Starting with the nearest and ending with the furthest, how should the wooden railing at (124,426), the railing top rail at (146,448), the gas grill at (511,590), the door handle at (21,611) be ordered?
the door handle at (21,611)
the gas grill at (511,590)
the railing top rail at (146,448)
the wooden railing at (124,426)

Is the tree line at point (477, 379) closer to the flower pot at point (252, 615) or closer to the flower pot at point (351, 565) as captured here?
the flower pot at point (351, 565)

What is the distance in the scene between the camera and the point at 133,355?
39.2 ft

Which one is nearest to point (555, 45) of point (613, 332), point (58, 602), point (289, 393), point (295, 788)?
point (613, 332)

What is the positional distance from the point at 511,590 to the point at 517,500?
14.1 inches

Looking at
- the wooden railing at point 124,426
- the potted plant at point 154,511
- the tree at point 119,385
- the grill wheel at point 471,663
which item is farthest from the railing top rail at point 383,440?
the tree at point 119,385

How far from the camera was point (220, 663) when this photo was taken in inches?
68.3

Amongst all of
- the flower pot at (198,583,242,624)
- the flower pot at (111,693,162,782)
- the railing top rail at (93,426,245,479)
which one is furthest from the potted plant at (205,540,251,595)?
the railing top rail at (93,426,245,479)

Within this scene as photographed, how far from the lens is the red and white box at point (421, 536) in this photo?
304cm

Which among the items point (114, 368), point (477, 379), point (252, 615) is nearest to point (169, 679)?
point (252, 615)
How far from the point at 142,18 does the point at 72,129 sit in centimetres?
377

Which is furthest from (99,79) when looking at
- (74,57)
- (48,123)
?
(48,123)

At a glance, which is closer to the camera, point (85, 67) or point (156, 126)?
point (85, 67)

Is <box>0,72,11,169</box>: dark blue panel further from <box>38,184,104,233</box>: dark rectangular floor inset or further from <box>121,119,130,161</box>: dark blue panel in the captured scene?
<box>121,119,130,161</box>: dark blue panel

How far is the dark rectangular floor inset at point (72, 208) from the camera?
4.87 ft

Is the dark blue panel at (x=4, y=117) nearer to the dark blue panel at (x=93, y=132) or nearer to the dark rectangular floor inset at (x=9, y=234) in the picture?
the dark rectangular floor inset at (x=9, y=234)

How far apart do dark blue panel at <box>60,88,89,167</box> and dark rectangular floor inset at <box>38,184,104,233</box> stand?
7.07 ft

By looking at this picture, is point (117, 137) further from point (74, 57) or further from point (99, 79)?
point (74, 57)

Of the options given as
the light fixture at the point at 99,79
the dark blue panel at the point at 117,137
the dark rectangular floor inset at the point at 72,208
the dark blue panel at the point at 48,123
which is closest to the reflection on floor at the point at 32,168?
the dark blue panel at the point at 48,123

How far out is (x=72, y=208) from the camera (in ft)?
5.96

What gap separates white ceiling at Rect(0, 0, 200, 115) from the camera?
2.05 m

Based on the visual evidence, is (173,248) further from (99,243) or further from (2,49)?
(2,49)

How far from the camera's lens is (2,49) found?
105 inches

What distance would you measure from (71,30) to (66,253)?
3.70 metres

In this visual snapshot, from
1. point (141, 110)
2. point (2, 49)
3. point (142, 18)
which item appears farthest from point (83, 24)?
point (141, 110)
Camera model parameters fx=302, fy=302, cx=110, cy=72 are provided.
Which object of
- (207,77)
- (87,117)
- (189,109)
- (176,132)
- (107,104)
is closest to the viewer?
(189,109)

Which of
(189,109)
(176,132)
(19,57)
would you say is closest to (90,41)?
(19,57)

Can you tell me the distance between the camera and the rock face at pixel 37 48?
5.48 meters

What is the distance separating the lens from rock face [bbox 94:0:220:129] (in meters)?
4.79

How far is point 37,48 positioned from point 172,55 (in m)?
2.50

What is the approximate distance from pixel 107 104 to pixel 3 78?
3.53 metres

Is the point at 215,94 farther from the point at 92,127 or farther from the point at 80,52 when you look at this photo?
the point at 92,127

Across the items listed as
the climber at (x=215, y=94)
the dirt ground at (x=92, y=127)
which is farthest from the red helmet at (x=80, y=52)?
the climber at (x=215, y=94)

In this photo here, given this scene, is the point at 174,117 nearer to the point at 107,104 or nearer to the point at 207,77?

**WRITTEN TASK**. Reproduce all of the rows above verbatim, first through last.

**WORKED SOLUTION**.
Starting with the nearest and ending with the furthest, how should the wooden railing at (124,426), the railing top rail at (146,448), the gas grill at (511,590), the door handle at (21,611) be ordered?
the door handle at (21,611)
the gas grill at (511,590)
the railing top rail at (146,448)
the wooden railing at (124,426)

Is the tree line at point (477, 379) closer to the flower pot at point (252, 615) or closer to the flower pot at point (351, 565) as captured here?
the flower pot at point (351, 565)

What is the distance in the scene between the camera and the point at 133,355?
39.2 ft

Which one is nearest to point (555, 45) of point (613, 332), point (58, 602), point (289, 393), point (295, 788)?
point (613, 332)

What is the positional distance from the point at 511,590 to the point at 517,500?
14.1 inches

Looking at
- the wooden railing at point 124,426
- the potted plant at point 154,511
- the tree at point 119,385
- the grill wheel at point 471,663
which item is farthest from the railing top rail at point 383,440?
the tree at point 119,385

How far from the camera was point (220, 663) when this photo was taken in inches?
68.3

Amongst all of
- the flower pot at (198,583,242,624)
- the flower pot at (111,693,162,782)
- the railing top rail at (93,426,245,479)
which one is furthest from the potted plant at (205,540,251,595)?
the railing top rail at (93,426,245,479)

Within this scene as photographed, how far from the lens is the red and white box at point (421, 536) in this photo?
304cm

Which among the items point (114, 368), point (477, 379), point (252, 615) is nearest to point (169, 679)?
point (252, 615)
How far from the point at 142,18 does the point at 72,129 sit in centimetres?
377

Which is furthest from (99,79) when looking at
- (74,57)
- (48,123)
?
(48,123)

At a glance, which is closer to the camera, point (85, 67) or point (156, 126)?
point (85, 67)

Is <box>0,72,11,169</box>: dark blue panel further from <box>38,184,104,233</box>: dark rectangular floor inset or further from <box>121,119,130,161</box>: dark blue panel in the captured scene?
<box>121,119,130,161</box>: dark blue panel

How far is the dark rectangular floor inset at point (72, 208) from the camera?
4.87 ft

Is the dark blue panel at (x=4, y=117) nearer to the dark blue panel at (x=93, y=132) or nearer to the dark rectangular floor inset at (x=9, y=234) in the picture?
the dark rectangular floor inset at (x=9, y=234)

How far apart do dark blue panel at <box>60,88,89,167</box> and dark rectangular floor inset at <box>38,184,104,233</box> stand?
7.07 ft

By looking at this picture, is point (117, 137) further from point (74, 57) or further from point (99, 79)?
point (74, 57)

Of the options given as
the light fixture at the point at 99,79
the dark blue panel at the point at 117,137
the dark rectangular floor inset at the point at 72,208
the dark blue panel at the point at 48,123
which is closest to the reflection on floor at the point at 32,168?
the dark blue panel at the point at 48,123

How far out is (x=72, y=208) from the camera (in ft)?
5.96

What gap separates white ceiling at Rect(0, 0, 200, 115) from the camera?
2.05 m

Based on the visual evidence, is (173,248) further from (99,243) or further from (2,49)?
(2,49)

How far from the camera's lens is (2,49) found?
105 inches

What distance would you measure from (71,30) to (66,253)?
3.70 metres

In this visual snapshot, from
1. point (141, 110)
2. point (2, 49)
3. point (142, 18)
which item appears farthest from point (83, 24)?
point (141, 110)
Camera model parameters fx=302, fy=302, cx=110, cy=72 are provided.
Which object of
- (207,77)
- (87,117)
- (189,109)
- (176,132)
- (107,104)
is closest to the viewer?
(189,109)

Which of
(189,109)
(176,132)
(19,57)
would you say is closest to (90,41)?
(19,57)

Can you tell me the distance between the camera and the rock face at pixel 37 48?
5.48 meters

What is the distance separating the lens from rock face [bbox 94:0:220:129] (in meters)?
4.79

How far is point 37,48 positioned from point 172,55 (in m)?
2.50

What is the approximate distance from pixel 107 104 to pixel 3 78?
3.53 metres

Is the point at 215,94 farther from the point at 92,127 or farther from the point at 80,52 when you look at this photo?
the point at 92,127

Across the items listed as
the climber at (x=215, y=94)
the dirt ground at (x=92, y=127)
which is farthest from the red helmet at (x=80, y=52)?
the climber at (x=215, y=94)

In this photo here, given this scene, is the point at 174,117 nearer to the point at 107,104 or nearer to the point at 207,77?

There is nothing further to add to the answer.